Required task A - Copy the passage from the SCOTUS bracketology text word for word, starting with "March Madness is" and going on through "filled with justices?".
Required task B - Name every Supreme Court case mentioned in the text on SCOTUS bracketology.

**** Extract provided ****

March Madness is upon us, and even the Supreme Court will be hosting an NCAA showdown later this month. But what would happen if the tournament brackets were filled with justices?

We want to find out.

Welcome to SCOTUS bracketology: a crowd-sourced quest to name the greatest justice of all time, as chosen by SCOTUSblog readers.

In the 232-year history of the Supreme Court, 115 people have served as justices. We’ve narrowed that list down to a field of 16 former justices who have credible claims to greatness, and we’ve seeded each member of this “Supreme 16” into an NCAA-style bracket. (To read about how we selected and seeded the justices, and the many ways “greatness” might be measured in this context, see our bracketology FAQs.)

Now the rest is up to you. Over the next three weeks, we’ll run a series of reader polls to determine which justices advance in each round. So get out your chalk (or your Cinderella slippers), brush up on your Supreme Court history, and let the Round of 16 begin. The polls for this round will close at midnight on Sunday, March 21.

1 John Marshall vs. 16 Sandra Day O’Connor

The first match-up pits a founding father against the woman who broke the court’s glass ceiling. John Marshall’s 34-year tenure as the fourth chief justice formed the foundation of American law. In Marbury v. Madison, he announced the principle of judicial review, and in opinions like McCulloch v. Maryland and Gibbons v. Ogden, he cemented the power of the federal government in the fledging nation. But don’t count out Sandra Day O’Connor. For nearly the entirety of her 25-year term, she was at the center of the court, casting decisive votes and writing landmark opinions upholding affirmative action, abortion rights and due process for military detainees. According to the Washington University Law Supreme Court Database, she wrote seven “precedent-altering” opinions, among the highest of any justice in the tournament.

Who should advance?

  • 1 John Marshall (chief justice, 1801-1835) (79%, 6,552 Votes)
  • 16 Sandra Day O’Connor (associate justice, 1981-2006) (21%, 1,777 Votes)

**** Material provided ****

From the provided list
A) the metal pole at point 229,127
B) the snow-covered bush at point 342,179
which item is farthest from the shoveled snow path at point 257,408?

****

Full output A -
March Madness is upon us, and even the Supreme Court will be hosting an NCAA showdown later this month. But what would happen if the tournament brackets were filled with justices?

Full output B -
Marbury v. Madison
McCulloch v. Maryland
Gibbons v. Ogden